Брона опустил голову. Когда он снова посмотрел на журналиста, Хемпель увидел, что черты его лица заострились, а около губ появились две глубокие морщины.
— Я опасаюсь, что мы его уже не увидим живым...
— Что вы говорите! — журналист резко повернулся к нему. — Значит, появляются новые жертвы? Увы, я был совершенно уверен, что драма закончится на тех эпизодах, которые уже были.

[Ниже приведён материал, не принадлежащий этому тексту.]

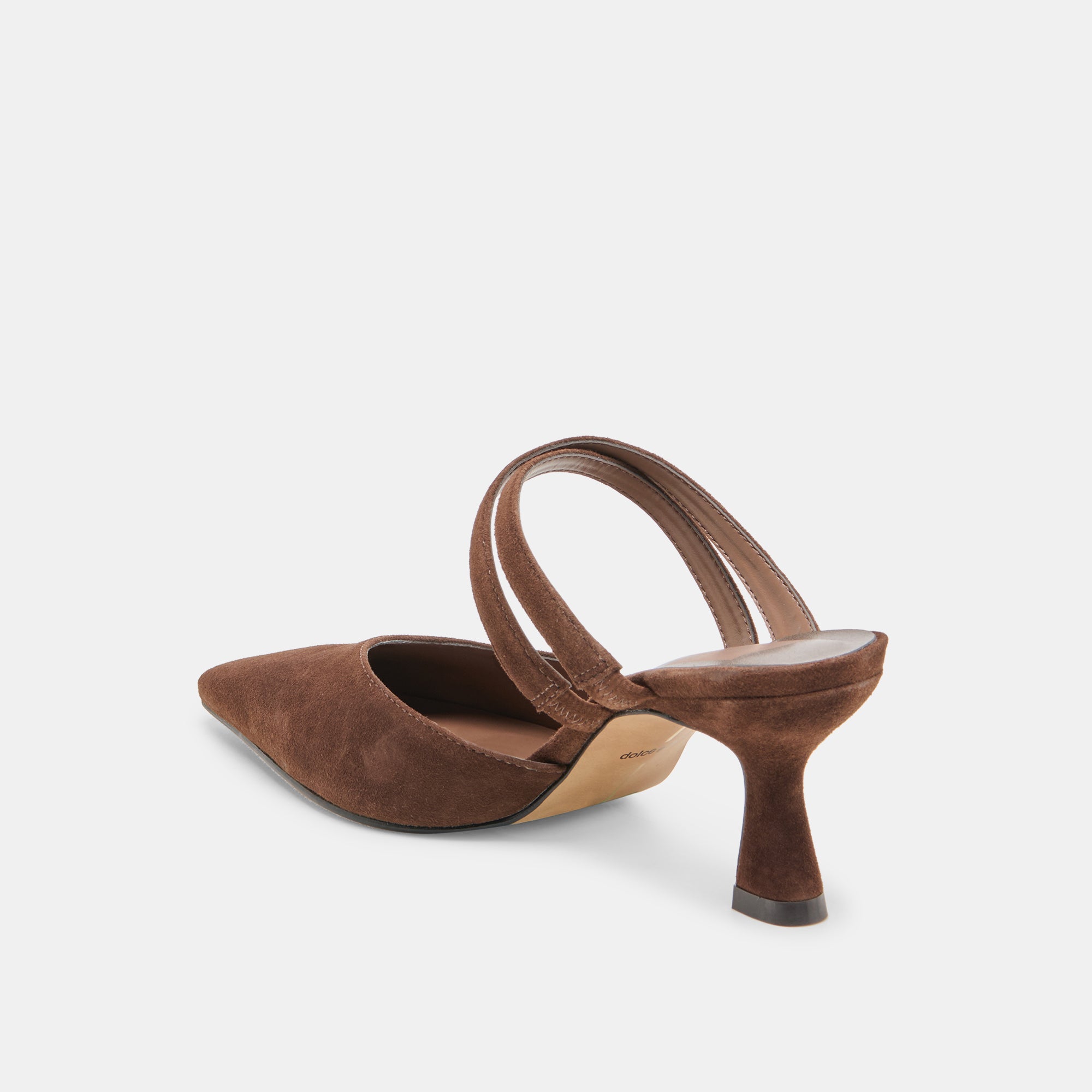 DOLCEVITA-HEELS_LINORE_DK-BROWNSUEDE-08-1.jpg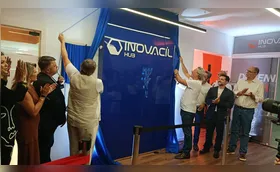 Acil lança hub para unir startups, empresas e investidores anjo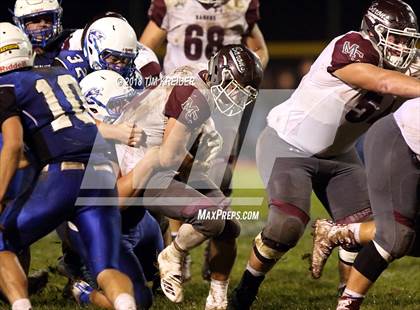 Thumbnail 3 in Manheim Central @ Cocalico photogallery.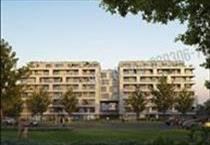 hirdetés 2. fotó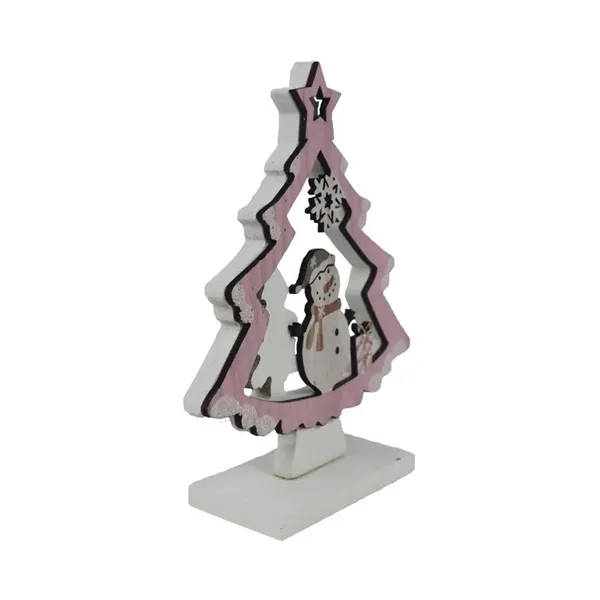 Dekorativer Baum D4418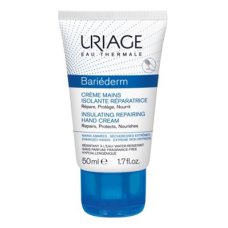 BARIEDERM CREMA MANI 50ML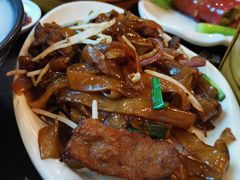 -添运来(茶园奥园广场店)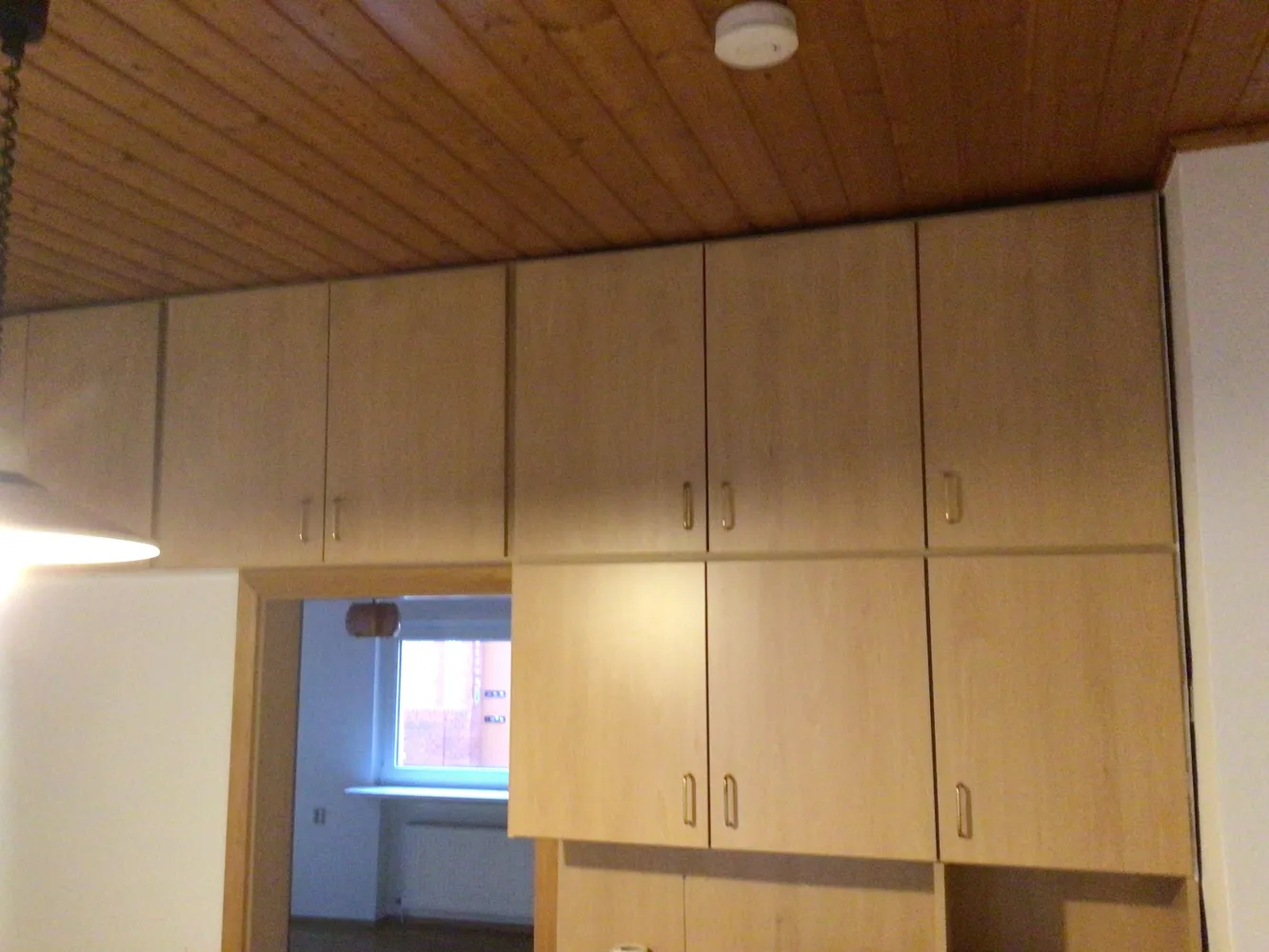 2 Zimmer Wohnung mit 55 m² in Wiesbaden – Bild 6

— Драма, настоящая драма, — подчеркнул Брона, — только началась...
— Но это ведь ужасно!
— И поэтому я прошу вас сохранять трезвый рассудок и действовать успокаивающе на остальных. Я могу ошибиться, но если Проца не появится до завтрашнего утра, факт его смерти можно считать установленным. Мы должны — я имею в виду вас и себя — до того момента, как будет найдено тело, объяснять остальным отсутствие Процы какими угодно выдуманными причинами. И еще прошу никому не говорить о проведенном вами осмотре комнат и о его результатах.
— Вы считаете, что надо осмотреть еще и комнату Иоланты и пани Вечорек?
— В данный момент нет. Того, что уже у меня в руках, должно хватить.
— Тогда я иду вниз. Когда мы увидимся?
— Только завтра.
Когда Хемпель вошел в столовую, все уже сидели за столом. Место Процы было пусто.
Из блокнота Хемпеля:
«Я нашел тело Процы. Меня это потрясло — внезапно увидеть мертвым человека, с которым еще так недавно сидел за одним столом, спал под одной крышей, разговаривал, человека молодого, полного сил.
После событий, которые имели место, отсутствие одного человека из нашего небольшого общества, причем отсутствие уже трудно объяснимое, вызывало самые худшие предположения. Несмотря на все мои усилия успокоить товарищей, я чувствовал, что никто не принимает всерьез мои слова. Коллективный инстинкт, как правило, бывает безошибочным.